> Aim of the task
Could you retype the records below, starting at the line containing "By how much" and ending at the end of the records?

> Given data
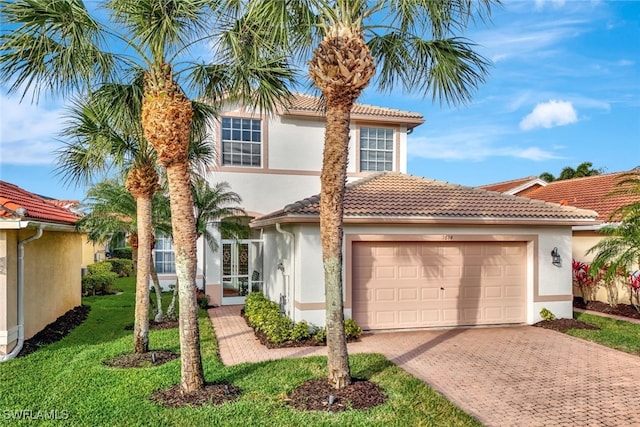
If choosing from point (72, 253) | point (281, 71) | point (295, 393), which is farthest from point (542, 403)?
point (72, 253)

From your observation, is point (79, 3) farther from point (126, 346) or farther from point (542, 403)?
point (542, 403)

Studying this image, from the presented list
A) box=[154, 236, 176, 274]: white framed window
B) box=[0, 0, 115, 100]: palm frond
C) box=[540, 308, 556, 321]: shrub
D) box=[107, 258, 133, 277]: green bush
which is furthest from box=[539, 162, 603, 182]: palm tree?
box=[0, 0, 115, 100]: palm frond

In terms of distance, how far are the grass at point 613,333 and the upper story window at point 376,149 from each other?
9.59m

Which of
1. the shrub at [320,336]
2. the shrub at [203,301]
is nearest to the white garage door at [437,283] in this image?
the shrub at [320,336]

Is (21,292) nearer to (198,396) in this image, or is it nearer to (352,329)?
(198,396)

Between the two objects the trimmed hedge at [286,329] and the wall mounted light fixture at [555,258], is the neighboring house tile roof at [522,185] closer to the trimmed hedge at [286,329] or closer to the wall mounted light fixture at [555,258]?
the wall mounted light fixture at [555,258]

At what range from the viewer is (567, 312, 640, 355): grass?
10320 millimetres

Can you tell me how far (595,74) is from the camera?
60.2 ft

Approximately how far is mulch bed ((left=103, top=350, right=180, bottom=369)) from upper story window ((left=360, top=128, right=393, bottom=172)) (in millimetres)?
12148

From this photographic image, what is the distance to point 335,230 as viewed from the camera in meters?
7.18

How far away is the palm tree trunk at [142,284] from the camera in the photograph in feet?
31.1

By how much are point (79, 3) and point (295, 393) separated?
7.26m

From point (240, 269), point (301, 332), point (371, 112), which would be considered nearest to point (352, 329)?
point (301, 332)

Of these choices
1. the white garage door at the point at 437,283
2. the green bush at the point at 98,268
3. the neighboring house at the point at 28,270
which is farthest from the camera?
the green bush at the point at 98,268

> Full solution
By how much are point (79, 3) and point (295, 393) separated?
7.26m

From point (240, 269), point (301, 332), point (371, 112), which would be considered nearest to point (352, 329)?
point (301, 332)

Of these choices
1. the white garage door at the point at 437,283
2. the green bush at the point at 98,268
3. the neighboring house at the point at 28,270
which is farthest from the camera?
the green bush at the point at 98,268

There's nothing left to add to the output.